AIM: Write out again everything from the line containing "How far is black" down to the line containing "8.09 metres", keeping each row unchanged except that every number in the answers (the distances and the point coordinates alike) is raised by 104.

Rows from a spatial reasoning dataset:
BEGIN

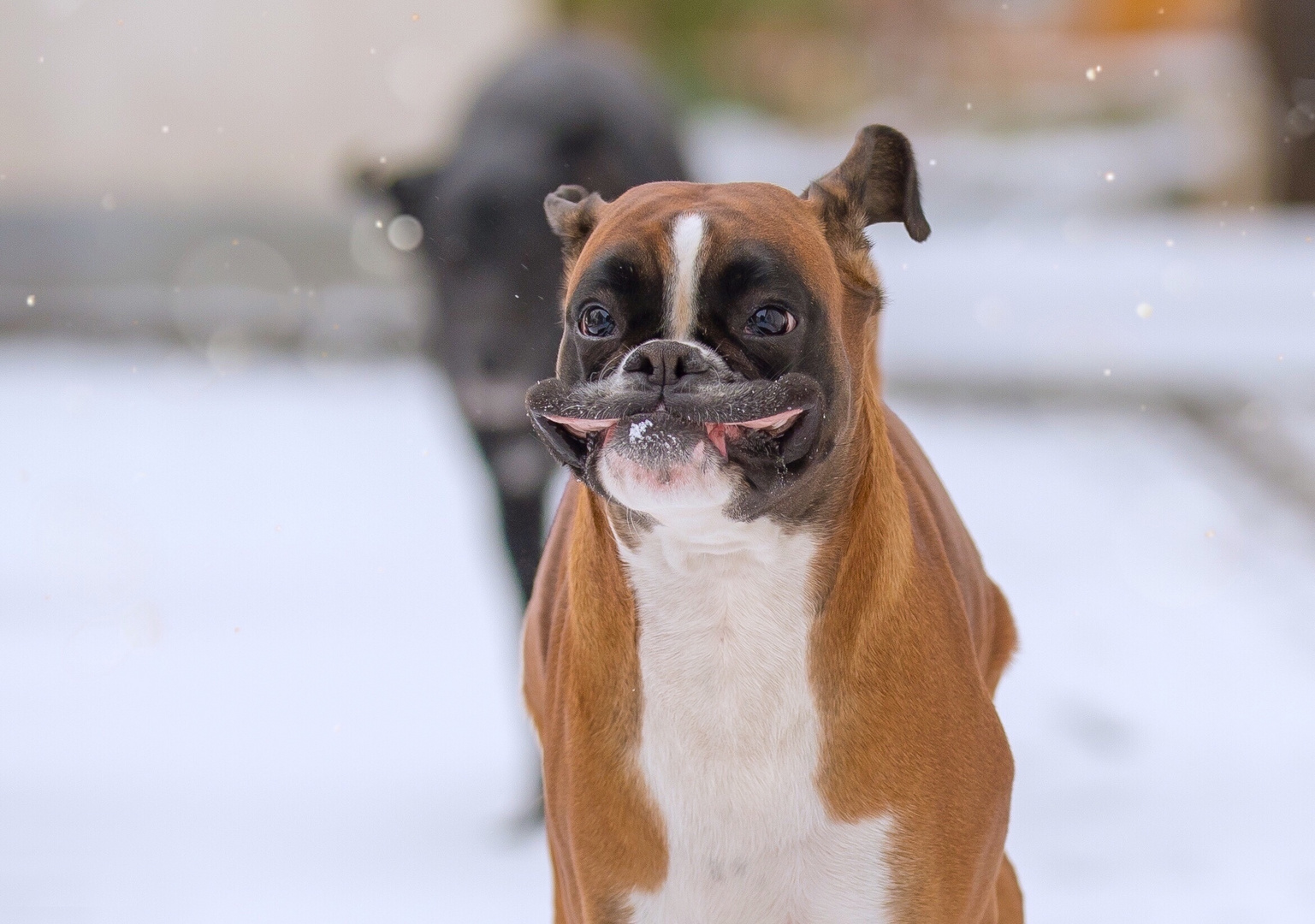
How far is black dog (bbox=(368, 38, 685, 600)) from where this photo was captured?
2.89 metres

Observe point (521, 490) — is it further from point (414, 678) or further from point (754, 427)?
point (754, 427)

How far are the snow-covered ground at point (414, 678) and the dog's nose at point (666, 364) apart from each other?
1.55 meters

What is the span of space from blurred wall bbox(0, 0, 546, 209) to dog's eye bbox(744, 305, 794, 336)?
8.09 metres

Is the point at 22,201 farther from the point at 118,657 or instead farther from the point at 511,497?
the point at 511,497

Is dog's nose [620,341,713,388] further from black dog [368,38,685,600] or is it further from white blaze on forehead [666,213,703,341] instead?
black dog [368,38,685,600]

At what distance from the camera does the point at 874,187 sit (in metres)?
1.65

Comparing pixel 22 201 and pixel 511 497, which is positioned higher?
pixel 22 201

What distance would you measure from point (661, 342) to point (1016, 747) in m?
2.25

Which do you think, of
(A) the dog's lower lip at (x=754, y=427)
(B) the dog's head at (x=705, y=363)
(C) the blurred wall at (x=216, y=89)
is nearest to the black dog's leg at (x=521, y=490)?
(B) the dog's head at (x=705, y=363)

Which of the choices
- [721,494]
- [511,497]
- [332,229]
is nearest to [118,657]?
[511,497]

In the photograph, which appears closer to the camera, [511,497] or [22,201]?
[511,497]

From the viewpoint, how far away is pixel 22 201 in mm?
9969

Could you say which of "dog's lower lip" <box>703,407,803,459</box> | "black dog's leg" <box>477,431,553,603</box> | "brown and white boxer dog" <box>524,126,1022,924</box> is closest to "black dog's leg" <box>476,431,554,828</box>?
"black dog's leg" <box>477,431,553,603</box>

END
BEGIN

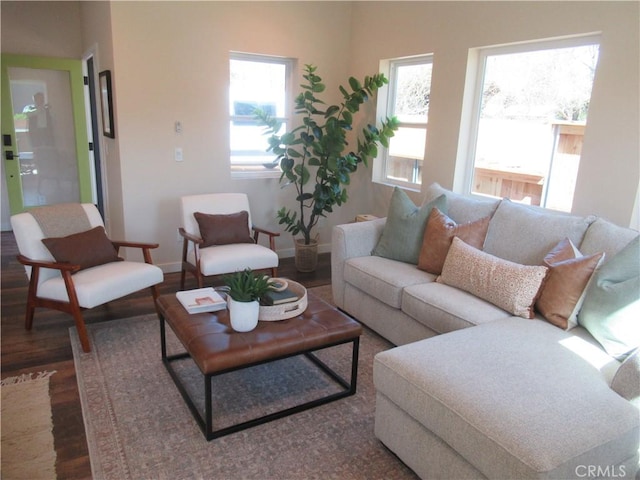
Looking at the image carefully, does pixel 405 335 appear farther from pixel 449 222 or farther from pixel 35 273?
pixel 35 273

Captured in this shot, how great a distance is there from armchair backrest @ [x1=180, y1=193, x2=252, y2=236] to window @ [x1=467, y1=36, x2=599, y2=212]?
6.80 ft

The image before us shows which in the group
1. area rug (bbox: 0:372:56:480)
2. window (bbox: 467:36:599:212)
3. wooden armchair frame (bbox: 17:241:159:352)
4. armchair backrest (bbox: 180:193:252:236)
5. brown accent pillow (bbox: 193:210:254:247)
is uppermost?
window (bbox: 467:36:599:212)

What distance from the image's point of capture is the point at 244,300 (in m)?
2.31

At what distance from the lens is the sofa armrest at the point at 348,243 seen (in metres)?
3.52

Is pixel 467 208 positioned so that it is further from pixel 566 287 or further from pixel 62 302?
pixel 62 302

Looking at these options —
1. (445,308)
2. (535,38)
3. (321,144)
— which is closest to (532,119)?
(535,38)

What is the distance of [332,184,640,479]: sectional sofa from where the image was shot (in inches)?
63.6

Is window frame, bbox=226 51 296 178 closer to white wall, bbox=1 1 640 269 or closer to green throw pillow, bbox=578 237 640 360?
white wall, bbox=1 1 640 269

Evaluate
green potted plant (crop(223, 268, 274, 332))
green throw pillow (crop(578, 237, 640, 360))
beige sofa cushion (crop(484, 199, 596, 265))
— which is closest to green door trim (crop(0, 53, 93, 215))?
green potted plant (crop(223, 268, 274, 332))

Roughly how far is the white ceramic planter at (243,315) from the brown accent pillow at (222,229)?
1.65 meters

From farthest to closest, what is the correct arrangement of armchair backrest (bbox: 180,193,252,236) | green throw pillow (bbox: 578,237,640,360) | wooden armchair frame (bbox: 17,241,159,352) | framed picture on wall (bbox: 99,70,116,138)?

END

THE SOLUTION:
How far is black dog (bbox=(368, 38, 685, 600)) from where this photo was captured?
106.89 metres

Observe point (521, 490) — is it further from point (414, 678) or further from point (754, 427)?
point (858, 531)

How far are the snow-covered ground at point (414, 678) and the dog's nose at point (666, 364) apart from each other?
105.55 meters

What is the span of space from blurred wall bbox(0, 0, 546, 209) to dog's eye bbox(744, 305, 794, 336)?
112.09 metres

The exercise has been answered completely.